### [What is needed]
Using the records below, filter out every line that lacks "name" and copy the rest.

### [Material for the task]
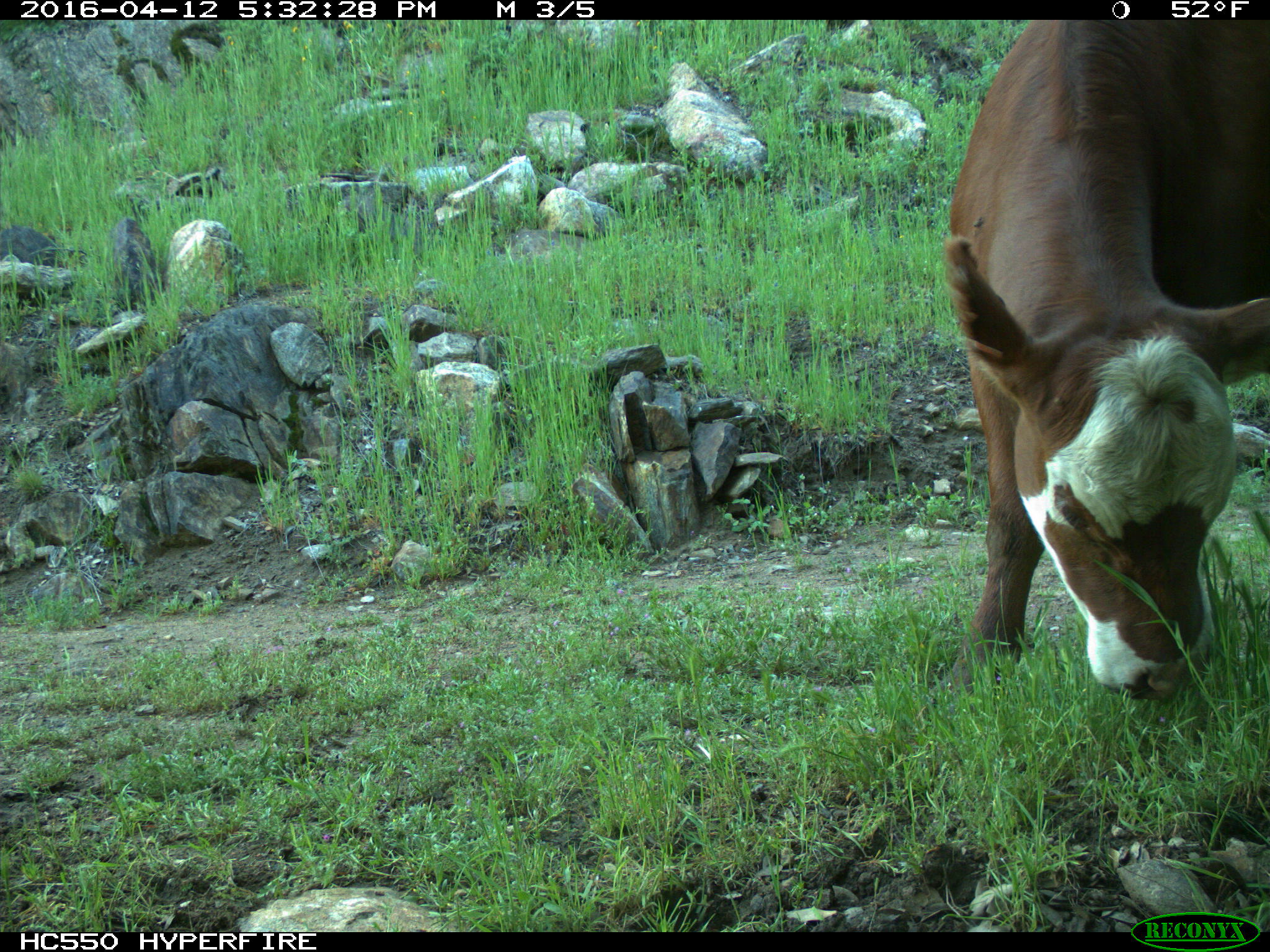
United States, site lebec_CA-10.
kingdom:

* * *

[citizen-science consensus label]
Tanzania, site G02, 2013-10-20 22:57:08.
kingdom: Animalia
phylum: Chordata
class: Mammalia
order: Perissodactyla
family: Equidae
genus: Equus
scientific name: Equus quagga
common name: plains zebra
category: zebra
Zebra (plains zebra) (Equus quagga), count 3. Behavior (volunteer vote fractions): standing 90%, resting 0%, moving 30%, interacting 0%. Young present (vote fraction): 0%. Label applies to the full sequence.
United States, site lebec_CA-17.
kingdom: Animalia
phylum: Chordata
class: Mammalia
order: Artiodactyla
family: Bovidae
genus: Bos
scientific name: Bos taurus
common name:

### [Final answer]
scientific name: Equus quagga
common name: plains zebra
scientific name: Bos taurus
common name:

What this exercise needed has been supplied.